→ TEXTO BASE
===

El poder de veto a las políticas ejercido por los Ministerios de Finanzas llevó a la complacencia entre el sector empresarial tradicional. Confiados en que podían ignorar el torbellino político y las frustraciones de la población en general, ya que las reglas del mercado y los límites financieros estaban bien controlados, permitieron que los partidos conservadores languidecieran.
En Argentina, la Unión del Centro Democrático, de tendencia promercado, se desvaneció durante la presidencia de Carlos Menem, al igual que el Frente Democrático de Perú bajo el Gobierno de Alberto Fujimori.
Más recientemente, los partidos de derecha Unión Demócrata Independiente y Renovación Nacional de Chile han flaqueado y su candidato presidencial conjunto obtuvo menos votos que un economista independiente que hizo campaña desde Alabama. Si bien la desaparición de estos partidos tiene muchas causas, la falta sistemática de compromiso y apoyo de las empresas ha sido, sin duda, un factor importante.
Esa era de ministros de Finanzas todopoderosos ha terminado. El ministro de Economía argentino con vasta formación académica, Martín Guzmán, está haciendo contorsiones intelectuales para justificar el aumento de los salarios y la congelación de los precios de cientos de productos como una salida a la crisis de la deuda de la nación.

===

→ ÍTEMS PROPORCIONADOS

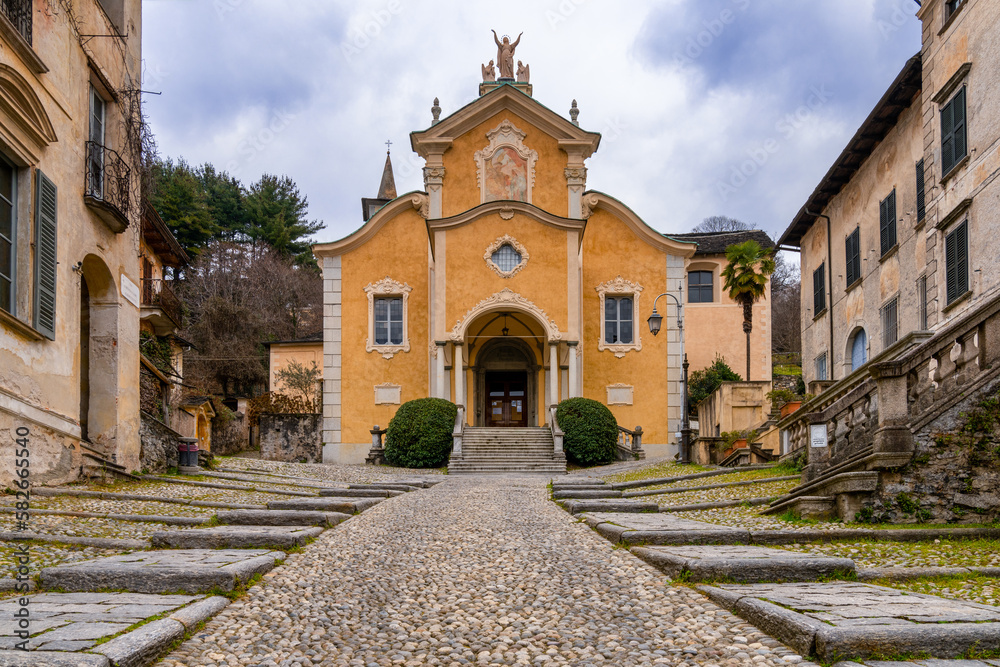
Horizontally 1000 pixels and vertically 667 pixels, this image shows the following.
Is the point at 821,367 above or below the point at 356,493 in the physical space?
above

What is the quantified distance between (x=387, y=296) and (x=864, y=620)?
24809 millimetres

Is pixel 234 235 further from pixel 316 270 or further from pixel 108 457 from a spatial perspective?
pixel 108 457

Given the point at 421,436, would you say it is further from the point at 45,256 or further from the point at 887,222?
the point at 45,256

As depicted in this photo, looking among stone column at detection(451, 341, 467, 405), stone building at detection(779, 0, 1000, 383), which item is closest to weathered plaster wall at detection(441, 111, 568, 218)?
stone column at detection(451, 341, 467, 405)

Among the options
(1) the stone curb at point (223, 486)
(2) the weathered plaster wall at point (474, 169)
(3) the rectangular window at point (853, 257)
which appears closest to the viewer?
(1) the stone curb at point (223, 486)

===

→ CONSIGNA DE TRABAJO 1
Traduce al inglés esta oración del texto base: «Esa era de ministros de Finanzas todopoderosos ha terminado.»
→ CONSIGNA DE TRABAJO 2
Transcribe del texto base el fragmento que va desde "En Argentina, la" hasta "un factor importante.", ambos incluidos.

→ RESULTADO DEL EJERCICIO 1
That era of all-powerful finance ministers is over.

→ RESULTADO DEL EJERCICIO 2
En Argentina, la Unión del Centro Democrático, de tendencia promercado, se desvaneció durante la presidencia de Carlos Menem, al igual que el Frente Democrático de Perú bajo el Gobierno de Alberto Fujimori.
Más recientemente, los partidos de derecha Unión Demócrata Independiente y Renovación Nacional de Chile han flaqueado y su candidato presidencial conjunto obtuvo menos votos que un economista independiente que hizo campaña desde Alabama. Si bien la desaparición de estos partidos tiene muchas causas, la falta sistemática de compromiso y apoyo de las empresas ha sido, sin duda, un factor importante.